Sector G-6 was also settled in the same village and the first commercial zone of Islamabad was established here. The first residential quarter for government employees was also built in the same village. Both of them were established in a quarter which still exists today and is called the Red Quarter.
In the census of 1961, this village was present and its population consisted of 633 people. Bagan later became the capital, but till the 1961 census, it was not G Six but Bagh Kalan. Imam Bari Sarkar’s father Syed Mehmood Shah migrated and settled in this village along with his family and is buried here. His resting place is in Khayaban Suhrudi. But in respect of this shrine, the master plan was changed and the road was diverted towards the Rose and Jasmine Garden and the shrines were preserved. It was also respected that the sanctity of this burial should be restored. The first bus stop was established. Islamabad officially started from Bagan and the government employees’ quarters were made here and the employees were sent here from Karachi. These employees were mostly from East Pakistan. Among them, one employee was named Abdul Wahid. It was the first being born in this new city, which caused a wave of happiness among the employees and everyone celebrated together, calling the daughter a blessing, as if a blessing had descended on everyone’s family.

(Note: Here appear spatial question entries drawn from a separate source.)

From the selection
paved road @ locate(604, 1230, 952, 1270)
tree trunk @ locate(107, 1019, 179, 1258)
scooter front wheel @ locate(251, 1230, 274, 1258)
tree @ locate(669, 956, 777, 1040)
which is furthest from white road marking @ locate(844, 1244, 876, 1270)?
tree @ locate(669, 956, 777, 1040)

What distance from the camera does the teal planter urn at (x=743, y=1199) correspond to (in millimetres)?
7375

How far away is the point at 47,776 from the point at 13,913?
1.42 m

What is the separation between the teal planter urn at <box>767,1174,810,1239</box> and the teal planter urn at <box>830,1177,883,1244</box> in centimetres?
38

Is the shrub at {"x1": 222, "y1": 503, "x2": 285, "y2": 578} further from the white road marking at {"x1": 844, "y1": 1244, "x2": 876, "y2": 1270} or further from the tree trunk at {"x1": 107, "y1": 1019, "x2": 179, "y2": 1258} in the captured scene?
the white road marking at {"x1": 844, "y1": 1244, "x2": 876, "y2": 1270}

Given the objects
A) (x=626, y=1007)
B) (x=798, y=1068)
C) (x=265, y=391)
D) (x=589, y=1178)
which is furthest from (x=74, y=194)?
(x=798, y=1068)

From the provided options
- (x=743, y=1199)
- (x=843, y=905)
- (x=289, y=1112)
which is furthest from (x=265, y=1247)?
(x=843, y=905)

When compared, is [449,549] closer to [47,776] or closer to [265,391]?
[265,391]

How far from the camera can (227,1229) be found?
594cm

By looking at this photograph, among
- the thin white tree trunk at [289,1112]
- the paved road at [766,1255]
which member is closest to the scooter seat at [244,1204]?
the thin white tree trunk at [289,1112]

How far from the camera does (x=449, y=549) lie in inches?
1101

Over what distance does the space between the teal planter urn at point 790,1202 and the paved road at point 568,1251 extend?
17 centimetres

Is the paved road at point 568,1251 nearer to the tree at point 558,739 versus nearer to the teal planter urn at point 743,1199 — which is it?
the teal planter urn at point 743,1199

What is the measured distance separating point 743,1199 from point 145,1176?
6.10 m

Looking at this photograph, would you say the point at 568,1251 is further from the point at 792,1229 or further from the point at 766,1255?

The parents named the daughter Abpara. At that time, Chairman CDA’s wife Mubarak Dayan Abdul Wahid came to the house and asked what the daughter was named. DA named this market after this daughter and named it Abpara Market and today we call it Abpara Market but in the winter of 1971 we lost this daughter and only the market remained Abpara’s family. He settled in Islamabad in the decade of the 1960s, but then he moved to East Pakistan. No one knows about Abpara whether he is alive or not. Now only his memories remain. Now only the memories of Bengali citizens are left in Sector G-6. They said that in the seventies, some relatives of Abpara used to live in G-6 and they used to come and tell about it.
He said that when Benazir became the Prime Minister, a woman from Abpara’s family fed me sweets and said that Benazir had become a great officer. Daughters are everyone’s sister-in-law, but see the irony that this daughter was separated from Pakistan in just seven years. Wonder if Ajab Ke Abpara is alive today and is telling her grandchildren and great-grandchildren that a market in the capital of Pakistan that I was born with. It is still there today. I wonder where this daughter Bagh Kalan of Islamabad will be now.